(Rows from a data source)
╭──

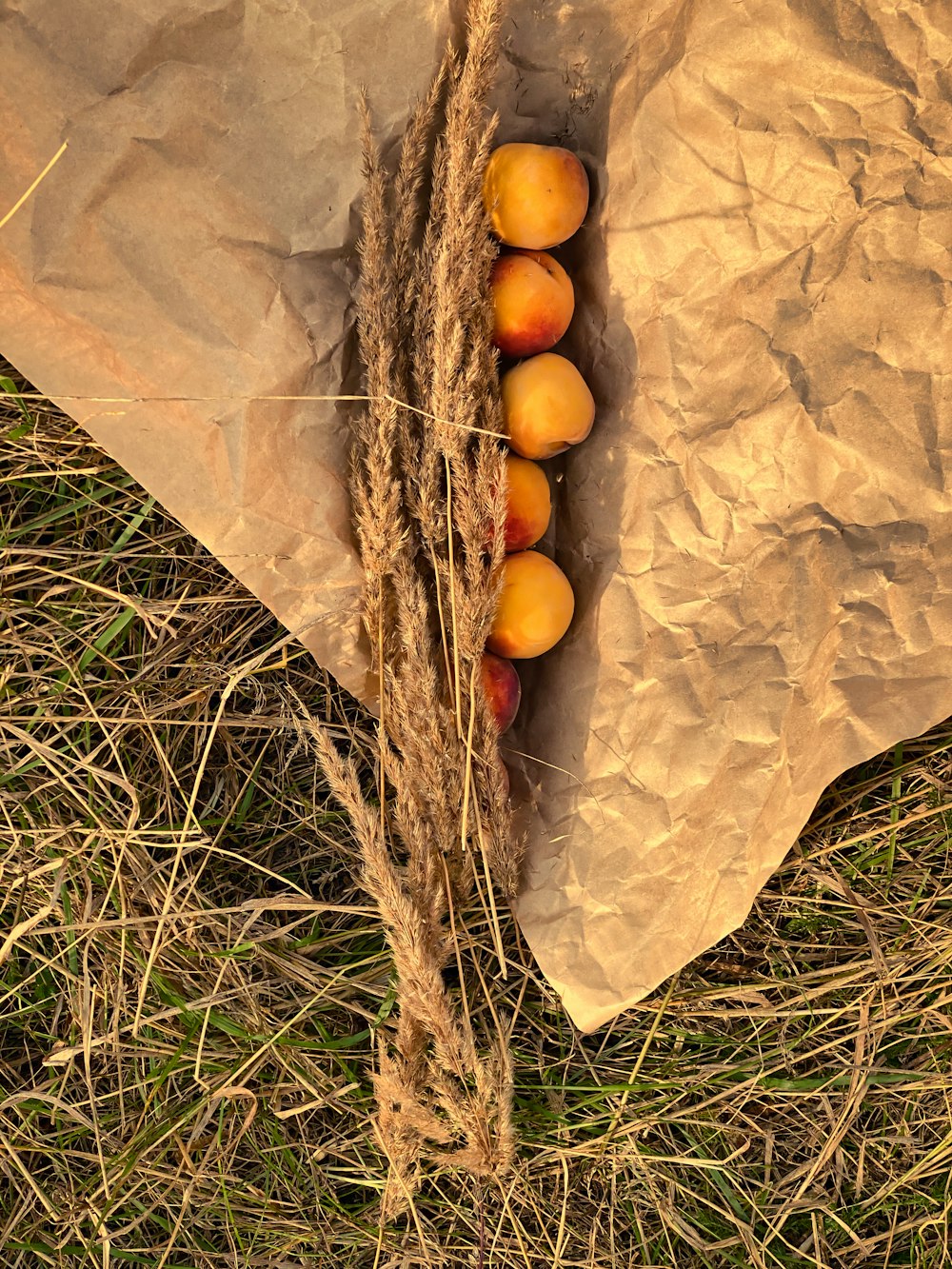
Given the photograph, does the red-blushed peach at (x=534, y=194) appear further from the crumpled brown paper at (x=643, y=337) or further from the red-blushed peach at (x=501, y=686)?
the red-blushed peach at (x=501, y=686)

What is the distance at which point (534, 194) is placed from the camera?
1.13 metres

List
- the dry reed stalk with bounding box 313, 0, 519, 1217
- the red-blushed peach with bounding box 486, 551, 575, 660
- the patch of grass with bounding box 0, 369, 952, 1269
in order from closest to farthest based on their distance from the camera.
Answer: the dry reed stalk with bounding box 313, 0, 519, 1217 < the red-blushed peach with bounding box 486, 551, 575, 660 < the patch of grass with bounding box 0, 369, 952, 1269

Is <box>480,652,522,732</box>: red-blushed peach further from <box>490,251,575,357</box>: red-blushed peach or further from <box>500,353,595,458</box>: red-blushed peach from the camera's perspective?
<box>490,251,575,357</box>: red-blushed peach

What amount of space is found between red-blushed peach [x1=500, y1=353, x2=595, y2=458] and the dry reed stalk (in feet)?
0.13

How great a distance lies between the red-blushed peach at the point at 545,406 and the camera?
1.15m

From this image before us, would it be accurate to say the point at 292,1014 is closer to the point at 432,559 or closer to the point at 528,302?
the point at 432,559

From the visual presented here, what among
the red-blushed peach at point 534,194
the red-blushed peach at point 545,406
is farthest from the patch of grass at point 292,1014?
the red-blushed peach at point 534,194

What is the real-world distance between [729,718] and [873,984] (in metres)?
0.51

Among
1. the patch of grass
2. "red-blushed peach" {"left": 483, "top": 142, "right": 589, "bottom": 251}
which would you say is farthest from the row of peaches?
the patch of grass

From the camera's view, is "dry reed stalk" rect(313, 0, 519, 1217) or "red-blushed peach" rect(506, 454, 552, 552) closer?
"dry reed stalk" rect(313, 0, 519, 1217)

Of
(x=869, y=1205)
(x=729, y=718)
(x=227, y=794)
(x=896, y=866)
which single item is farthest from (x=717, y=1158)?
(x=227, y=794)

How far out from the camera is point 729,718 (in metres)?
1.18

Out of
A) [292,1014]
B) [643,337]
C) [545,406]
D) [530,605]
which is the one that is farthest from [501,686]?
[292,1014]

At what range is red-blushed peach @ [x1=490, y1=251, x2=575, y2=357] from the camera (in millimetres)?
1151
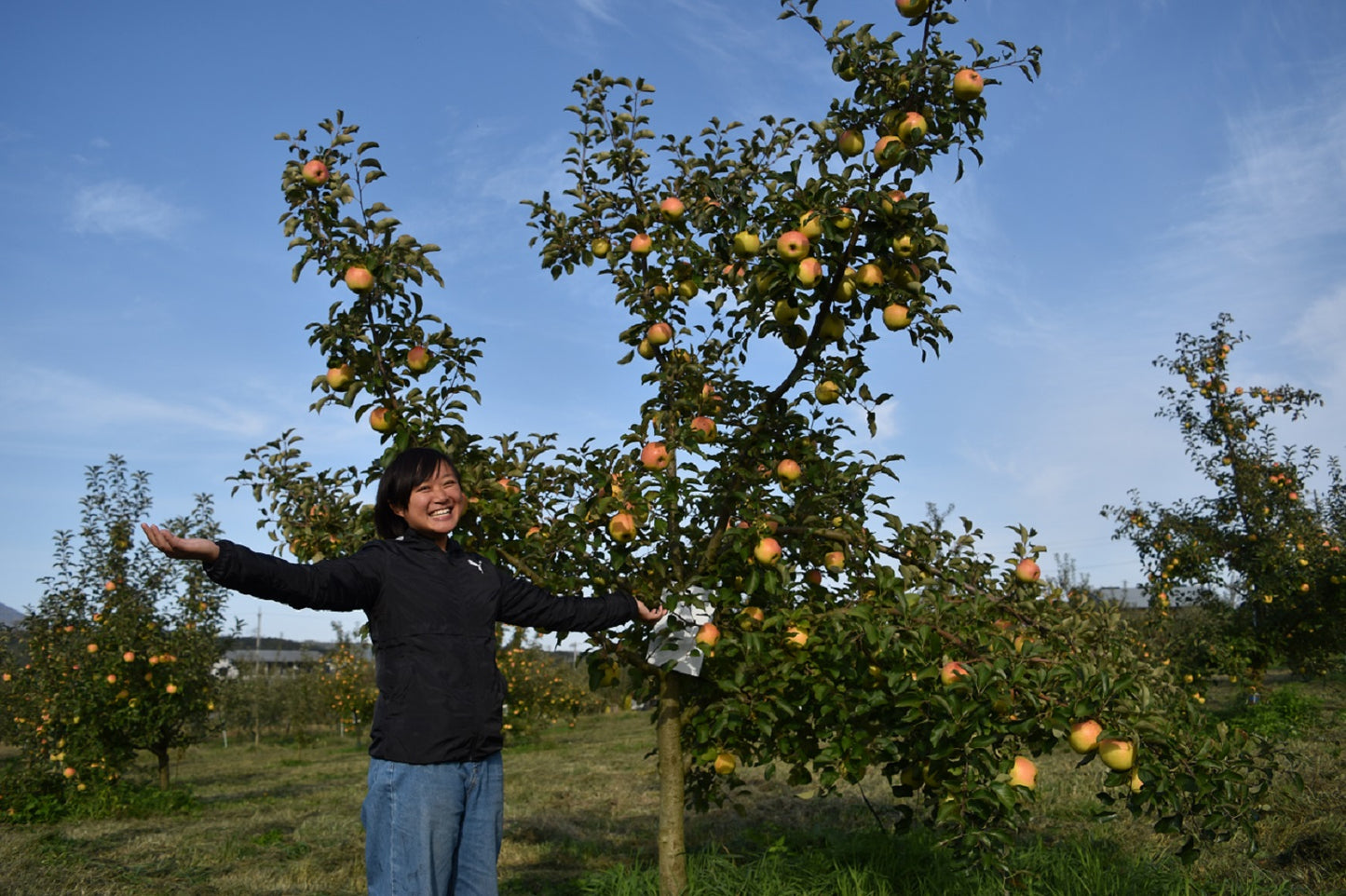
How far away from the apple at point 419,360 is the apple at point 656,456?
0.93 meters

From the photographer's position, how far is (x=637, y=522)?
136 inches

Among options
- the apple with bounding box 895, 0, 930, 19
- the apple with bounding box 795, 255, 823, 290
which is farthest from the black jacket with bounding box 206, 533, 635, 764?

╰──

Copy the rows above word for word, starting with the line containing "What is the real-world" and going on through the last line of the rows. Leave out the pictures.

What is the real-world distance between [729,718] and [873,984] (in metres)?
0.51

Among
1. the patch of grass
2. "red-blushed peach" {"left": 483, "top": 142, "right": 589, "bottom": 251}
which would you say is farthest from the row of peaches?
the patch of grass

From the camera's view, is "dry reed stalk" rect(313, 0, 519, 1217) or "red-blushed peach" rect(506, 454, 552, 552) closer?
"dry reed stalk" rect(313, 0, 519, 1217)

Of
(x=869, y=1205)
(x=729, y=718)
(x=227, y=794)
(x=896, y=866)
which single item is farthest from (x=717, y=1158)?
(x=227, y=794)

How far out from the camera is point 729,718 (in metres)?
1.18

Out of
A) [292,1014]
B) [643,337]
C) [545,406]
D) [530,605]
which is the one that is farthest from [501,686]?
[292,1014]

At what range is red-blushed peach @ [x1=490, y1=251, x2=575, y2=357] from the camera (in millimetres)?
1151
How far away from the apple at point 419,360 is the apple at point 656,456?
0.93 meters

From the photographer's position, how far is (x=637, y=522)?
136 inches

Among options
- the apple with bounding box 895, 0, 930, 19
- the apple with bounding box 795, 255, 823, 290
which is farthest from the black jacket with bounding box 206, 533, 635, 764?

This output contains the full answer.